Methods Inf Med 2015; 54(06): 505-514
DOI: 10.3414/ME14-01-0113
Original Articles
Schattauer GmbH

Analysis of Clinical Cohort Data Using Nested Case-control and Case-cohort Sampling Designs

A Powerful and Economical Tool
K. Ohneberg
1   Institute for Medical Biometry and Statistics, Medical Center University of Freiburg, Freiburg, Germany
2   Freiburg Center for Data Analysis and Modelling, University of Freiburg, Freiburg, Germany
,
M. Wolkewitz
1   Institute for Medical Biometry and Statistics, Medical Center University of Freiburg, Freiburg, Germany
2   Freiburg Center for Data Analysis and Modelling, University of Freiburg, Freiburg, Germany
,
J. Beyersmann
3   Institute of Statistics, Ulm University, Ulm, Germany
,
M. Palomar-Martinez
4   Hospital Universitari Arnau de Vilanova, Lleida, Spain
5   Universitat Autónoma de Barcelona, Barcelona, Spain
,
P. Olaechea-Astigarraga
6   Service of Intensive Care Medicine, Hospital de Galdakao-Usansolo, Bizkaia, Spain
,
F. Alvarez-Lerma
7   Service of Intensive Care Medicine, Parc de Salut Mar, Barcelona, Spain
,
M. Schumacher
1   Institute for Medical Biometry and Statistics, Medical Center University of Freiburg, Freiburg, Germany
› Author Affiliations
Further Information

Publication History

received: 06 November 2014

accepted: 13 April 2015

Publication Date:
23 January 2018 (online)

Preview

Summary

Background: Sampling from a large cohort in order to derive a subsample that would be sufficient for statistical analysis is a frequently used method for handling large data sets in epidemiological studies with limited resources for exposure measurement.

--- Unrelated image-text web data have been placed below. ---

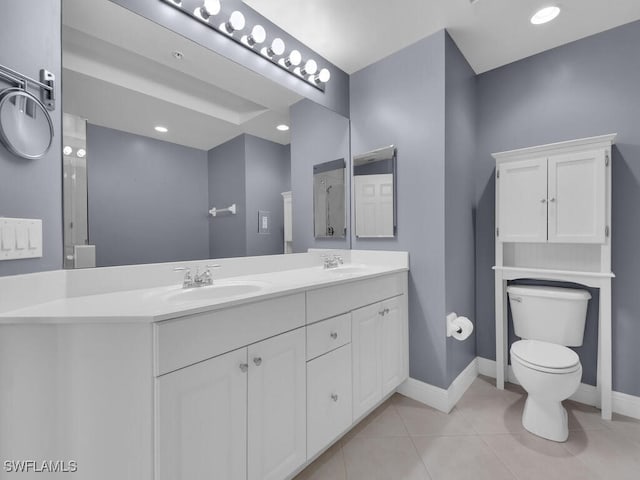 bathroom with tile patterned flooring, vanity, and toilet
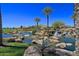 Lush community water feature with rocks, waterfall, palm trees, and blue sky background at 1474 E Elysian Pass, Queen Creek, AZ 85140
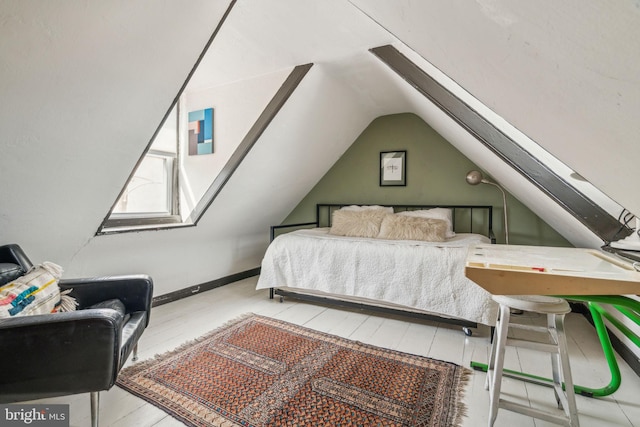 bedroom featuring lofted ceiling, baseboards, and wood finished floors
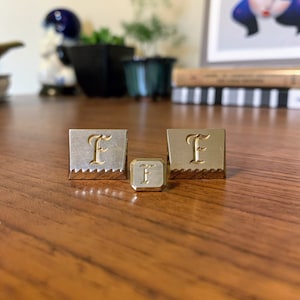 May include: Three metal objects with the letter "F" engraved on them. Two are square with a decorative edge, and one is a smaller cube. The letter "F" is in a script font and is gold-colored, contrasting with the silver and gold metal.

For clinical studies however, when interest is in the influence of a potential risk factor, cohort studies are often the first choice with all individuals entering the analysis.

Objectives: Our aim is to close the gap between epidemiological and clinical studies with respect to design and power considerations. Schoenfeld’s formula for the number of events required for a Cox’ proportional hazards model is fundamental. Our objective is to compare the power of analyzing the full cohort and the power of a nested case- control and a case-cohort design.

Methods: We compare formulas for power for sampling designs and cohort studies. In our data example we simultaneously apply a nested case-control design with a varying number of controls matched to each case, a case cohort design with varying subcohort size, a random subsample and a full cohort analysis. For each design we calculate the standard error for estimated regression coefficients and the mean number of distinct persons, for whom covariate information is required.

Results: The formula for the power of a nested case-control design and the power of a case-cohort design is directly connected to the power of a cohort study using the well known Schoenfeld formula. The loss in precision of parameter estimates is relatively small compared to the saving in resources.

Conclusions: Nested case-control and case-cohort studies, but not random subsamples yield an attractive alternative for analyzing clinical studies in the situation of a low event rate. Power calculations can be conducted straightforwardly to quantify the loss of power compared to the savings in the number of patients using a sampling design instead of analyzing the full cohort.